Once I found out I had RA, I talked to my husband and he helped me through the hard time that I was going through. He sat and he listened, he even watched me cry and he told me everything would be alright. I couldn’t have asked for more support than that. You see he is my rock and I love him for all of the support that he gives me. Then I realized there was one other person that I had to break the news to and I really hated the fact that I had to do that.
That person, my son. You see my son and I have a very close relationship. Reason being for a long time while he was growing up, we were each others’ best support system. Yes of course there were definitely other family members and friends but we just had that mother and son bond. It’s funny, when I worried, he worried, when I would cry, he would also….get the picture. That was hard though because I didn’t want that pressure on him and I tried so hard to make things as easy for him as possible and made sure he didn’t have to deal with adult issues as a child. So I really didn’t want to tell him about my RA because I did not want him to worry about me but I knew I had to because it was only fair and I couldn’t hide it from him.
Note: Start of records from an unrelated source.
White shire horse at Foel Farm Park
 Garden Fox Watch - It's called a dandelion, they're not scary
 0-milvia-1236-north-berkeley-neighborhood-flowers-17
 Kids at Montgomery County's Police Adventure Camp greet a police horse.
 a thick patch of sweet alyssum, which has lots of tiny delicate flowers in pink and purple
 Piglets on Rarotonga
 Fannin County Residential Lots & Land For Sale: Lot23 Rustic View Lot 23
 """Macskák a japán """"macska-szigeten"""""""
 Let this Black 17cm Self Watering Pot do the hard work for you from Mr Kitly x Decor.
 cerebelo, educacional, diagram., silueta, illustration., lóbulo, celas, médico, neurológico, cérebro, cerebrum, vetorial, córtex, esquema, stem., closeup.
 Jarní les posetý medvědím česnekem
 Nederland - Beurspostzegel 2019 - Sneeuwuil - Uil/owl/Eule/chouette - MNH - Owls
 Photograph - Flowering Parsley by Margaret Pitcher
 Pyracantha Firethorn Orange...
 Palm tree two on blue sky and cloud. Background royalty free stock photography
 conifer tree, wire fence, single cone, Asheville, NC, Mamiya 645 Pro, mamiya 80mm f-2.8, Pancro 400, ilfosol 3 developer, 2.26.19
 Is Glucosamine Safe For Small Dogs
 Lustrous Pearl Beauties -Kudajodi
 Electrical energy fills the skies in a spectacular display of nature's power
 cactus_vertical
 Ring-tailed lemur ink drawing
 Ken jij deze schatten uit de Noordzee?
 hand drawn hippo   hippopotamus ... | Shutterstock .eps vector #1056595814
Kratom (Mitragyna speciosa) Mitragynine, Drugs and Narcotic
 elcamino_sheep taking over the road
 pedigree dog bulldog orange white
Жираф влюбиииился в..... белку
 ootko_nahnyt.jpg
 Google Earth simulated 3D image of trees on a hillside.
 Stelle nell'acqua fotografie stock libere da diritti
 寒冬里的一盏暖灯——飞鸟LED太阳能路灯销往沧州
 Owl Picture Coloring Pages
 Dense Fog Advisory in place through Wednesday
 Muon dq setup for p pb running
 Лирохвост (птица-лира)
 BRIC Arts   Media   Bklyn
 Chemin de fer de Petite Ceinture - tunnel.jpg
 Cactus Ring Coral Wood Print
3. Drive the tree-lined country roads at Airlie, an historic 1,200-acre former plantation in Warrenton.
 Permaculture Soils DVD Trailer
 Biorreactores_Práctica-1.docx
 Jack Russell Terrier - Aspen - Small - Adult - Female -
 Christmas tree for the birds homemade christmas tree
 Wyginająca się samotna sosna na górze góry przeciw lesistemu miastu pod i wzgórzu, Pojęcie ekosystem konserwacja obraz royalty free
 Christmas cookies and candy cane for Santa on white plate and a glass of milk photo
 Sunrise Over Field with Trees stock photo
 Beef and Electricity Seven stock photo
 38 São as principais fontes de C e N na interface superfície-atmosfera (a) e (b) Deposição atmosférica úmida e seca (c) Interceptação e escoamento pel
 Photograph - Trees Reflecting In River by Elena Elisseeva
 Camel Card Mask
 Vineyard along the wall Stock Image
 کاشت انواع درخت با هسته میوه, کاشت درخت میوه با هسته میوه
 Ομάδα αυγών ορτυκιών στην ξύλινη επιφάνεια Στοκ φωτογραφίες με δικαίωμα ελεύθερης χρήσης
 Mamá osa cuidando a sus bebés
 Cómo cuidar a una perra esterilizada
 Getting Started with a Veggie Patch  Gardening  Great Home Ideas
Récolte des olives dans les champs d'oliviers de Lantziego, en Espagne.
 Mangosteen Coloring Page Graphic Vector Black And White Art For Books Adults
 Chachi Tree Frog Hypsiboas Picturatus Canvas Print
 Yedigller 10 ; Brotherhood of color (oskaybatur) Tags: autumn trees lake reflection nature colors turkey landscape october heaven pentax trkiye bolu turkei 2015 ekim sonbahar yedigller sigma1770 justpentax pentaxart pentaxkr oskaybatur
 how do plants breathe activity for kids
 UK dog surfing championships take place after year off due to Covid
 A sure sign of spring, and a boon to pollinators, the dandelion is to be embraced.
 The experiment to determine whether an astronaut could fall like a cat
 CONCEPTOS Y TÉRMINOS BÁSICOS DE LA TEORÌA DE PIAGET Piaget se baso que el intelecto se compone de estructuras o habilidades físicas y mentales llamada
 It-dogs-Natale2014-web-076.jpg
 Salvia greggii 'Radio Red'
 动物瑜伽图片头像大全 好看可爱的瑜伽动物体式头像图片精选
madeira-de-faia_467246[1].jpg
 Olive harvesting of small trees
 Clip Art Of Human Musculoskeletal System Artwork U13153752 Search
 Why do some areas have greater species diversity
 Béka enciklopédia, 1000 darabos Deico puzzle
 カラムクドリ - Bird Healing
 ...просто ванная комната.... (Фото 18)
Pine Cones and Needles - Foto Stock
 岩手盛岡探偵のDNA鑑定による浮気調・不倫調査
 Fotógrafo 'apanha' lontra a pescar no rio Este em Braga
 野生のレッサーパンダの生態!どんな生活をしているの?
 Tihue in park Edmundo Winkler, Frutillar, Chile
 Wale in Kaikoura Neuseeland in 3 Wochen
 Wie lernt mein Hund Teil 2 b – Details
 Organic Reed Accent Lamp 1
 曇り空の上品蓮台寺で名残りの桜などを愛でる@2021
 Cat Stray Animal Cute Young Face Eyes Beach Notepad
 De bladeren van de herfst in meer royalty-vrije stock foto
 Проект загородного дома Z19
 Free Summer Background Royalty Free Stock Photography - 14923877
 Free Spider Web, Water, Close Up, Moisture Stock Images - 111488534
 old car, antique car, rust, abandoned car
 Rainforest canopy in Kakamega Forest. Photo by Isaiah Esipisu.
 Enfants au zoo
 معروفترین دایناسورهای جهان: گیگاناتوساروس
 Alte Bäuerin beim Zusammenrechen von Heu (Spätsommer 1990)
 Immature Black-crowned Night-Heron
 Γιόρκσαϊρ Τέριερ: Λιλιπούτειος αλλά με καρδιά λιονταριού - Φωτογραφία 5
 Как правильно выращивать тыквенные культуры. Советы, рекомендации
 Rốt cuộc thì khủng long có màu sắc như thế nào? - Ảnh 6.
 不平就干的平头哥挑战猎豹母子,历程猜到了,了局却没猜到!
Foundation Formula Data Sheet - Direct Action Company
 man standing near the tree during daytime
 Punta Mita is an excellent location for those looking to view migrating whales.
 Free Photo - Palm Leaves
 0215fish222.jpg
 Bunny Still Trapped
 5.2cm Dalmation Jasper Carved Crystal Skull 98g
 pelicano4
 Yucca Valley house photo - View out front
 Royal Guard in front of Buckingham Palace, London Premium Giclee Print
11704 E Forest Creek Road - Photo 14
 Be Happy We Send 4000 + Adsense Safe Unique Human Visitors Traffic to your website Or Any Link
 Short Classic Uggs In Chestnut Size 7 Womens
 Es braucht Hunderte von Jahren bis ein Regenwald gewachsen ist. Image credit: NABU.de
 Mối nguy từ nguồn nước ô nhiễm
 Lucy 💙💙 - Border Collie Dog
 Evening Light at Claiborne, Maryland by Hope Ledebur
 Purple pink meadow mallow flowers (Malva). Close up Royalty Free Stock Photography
Finally I told him, he was of course worried and wanted to know everything and I told him as much as I knew. But he searched RA on the internet and saw a lot of not so good things and that really made him worry. I explained that I am not as bad as some of things that he had seen on the internet. I explained my meds and my personal condition to him as best I could but he still worried. Still I tried to make him feel better about everything and I still do.
One thing that I did do, I promised him that I would never lie to him about my condition and to this day he is one of my biggest supporters. For that I will always be grateful.
I love you son, May God Bless you and give you strength and understanding through this. Know that your support makes me stronger than you can every know.
November 16, 2015 at 3:00 pm
It’s good to know that you’ve been through this. I know someday I’ll have to tell my daughter about my conditions, and I’m not looking forward to it. I don’t want her to be afraid that she’ll end up with the health problems of her mommy, but forewarned is forearmed, right?
November 16, 2015 at 3:13 pm
You are right. We will pray for her well being but however it turns out she will have the best support ever.